The details of the breach — disclosed in a securities filing on Thursday — emerge at a time when consumer confidence in the digital operations of corporate America has already been shaken. Target, Home Depot and a number of other retailers have sustained major data breaches. Last year, the information of 40 million cardholders and 70 million others were compromised at Target, while an attack at Home Depot in September affected 56 million cards.
Operating overseas, the hackers gained access to the names, addresses, phone numbers and emails of JPMorgan account holders. In its regulatory filing on Thursday, JPMorgan said that there was no evidence that account information, including passwords or Social Security numbers, had been taken. The bank also noted that there was no evidence of fraud involving the use of customer information.
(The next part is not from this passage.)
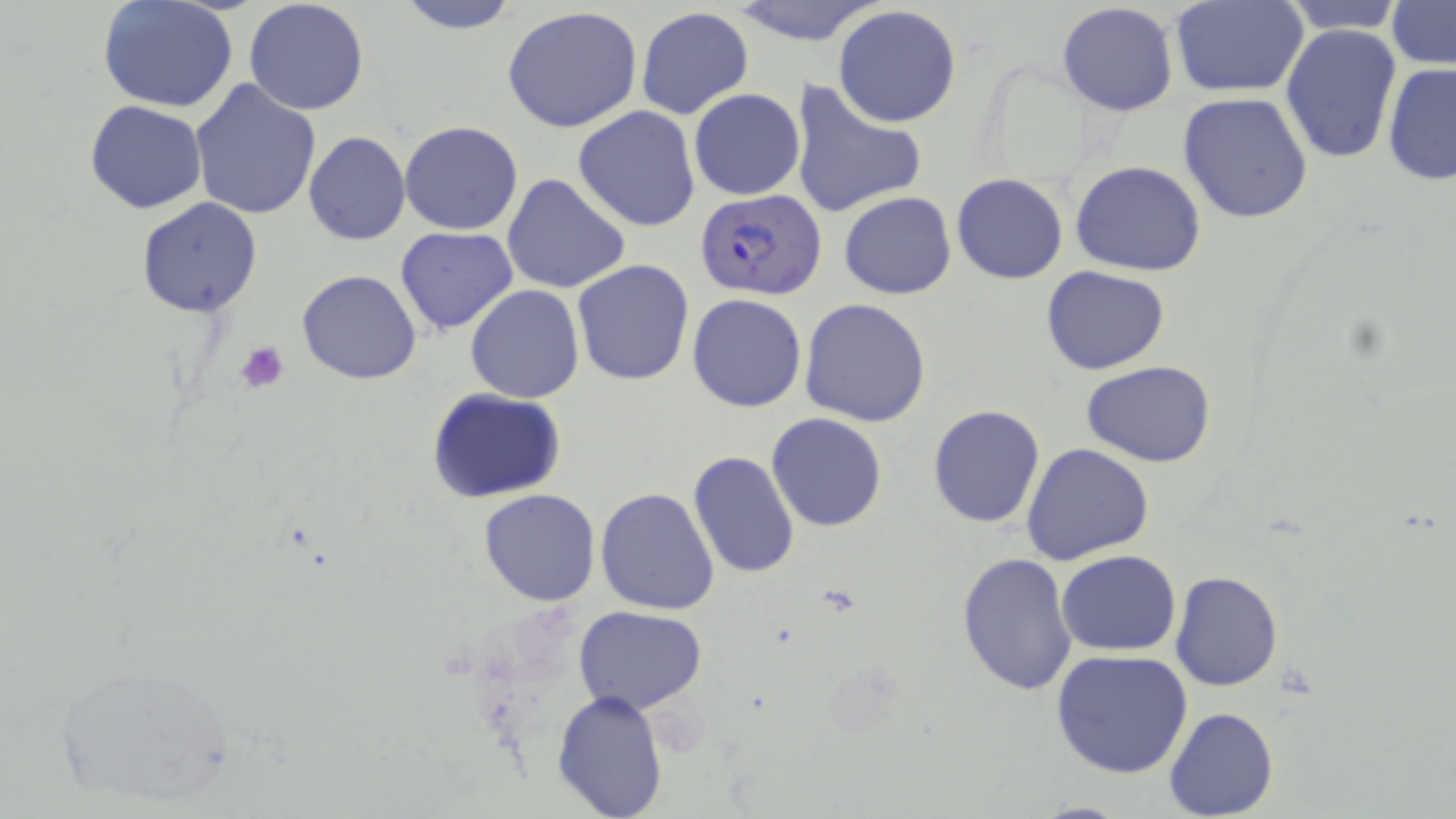
Approximate bounding boxes as (x1, y1, x2, y2) in pixels. Platelet locations: (233, 340, 289, 395). Plasmodium falciparum-infected red blood cell locations: (694, 187, 828, 301). Uninfected red blood cell locations: (393, 0, 521, 34), (721, 0, 886, 47), (1281, 0, 1405, 33), (1386, 0, 1456, 69), (243, 1, 370, 116), (1169, 1, 1310, 97), (97, 2, 241, 112), (1057, 3, 1179, 116), (832, 5, 962, 128), (502, 6, 644, 132), (636, 8, 753, 120), (1280, 23, 1401, 165), (1382, 62, 1456, 186), (189, 78, 323, 218), (792, 81, 925, 219), (689, 88, 805, 200), (1176, 92, 1315, 225), (83, 99, 207, 213), (574, 106, 700, 232), (400, 120, 524, 235), (303, 130, 411, 246), (1069, 159, 1208, 276), (950, 173, 1068, 284), (502, 174, 630, 294), (839, 192, 956, 300), (137, 197, 264, 318), (395, 227, 519, 335), (573, 260, 693, 386), (1042, 266, 1170, 375), (298, 269, 420, 385), (466, 284, 583, 402), (687, 293, 807, 413), (799, 298, 932, 427), (1082, 359, 1216, 467), (426, 387, 568, 503), (927, 404, 1046, 528), (766, 412, 888, 532), (1022, 443, 1155, 566), (688, 453, 800, 579), (596, 487, 720, 616), (478, 488, 600, 606), (1057, 549, 1181, 656), (955, 552, 1077, 696), (1170, 571, 1283, 693), (575, 605, 706, 714), (1050, 649, 1194, 777), (48, 660, 240, 810), (553, 688, 669, 817), (1164, 707, 1279, 819), (1027, 800, 1138, 817). Slide-level diagnosis: Plasmodium falciparum. May-Grünwald-Giemsa-stained preparation. One field of a larger specimen. Light microscopy. Image is 1456×819 pixels. 1000x magnification. Thin blood smear.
originally posted by: MichiganSwampBuck
I just found out that my bank considered the reimbursement of funds that were stolen from my compromised debit card account a "courtesy". I guess I can see that, my card - my problem essentially, so when they put up the money before they, or who ever, investigated the crime and got restitution, that must have been a courtesy to me.
Like I talked about before in my "Identity Theft, Who is the Real Victim?" thread, the real victims, in a legal sense, were the stores (who sold stuff to the criminals) and the bank, they had the real losses, not me. I guess because the cyber criminal isn't walking into my local bank branch and robbing it at gun point, it was somehow my responsibility because I was a victim without legal recourse.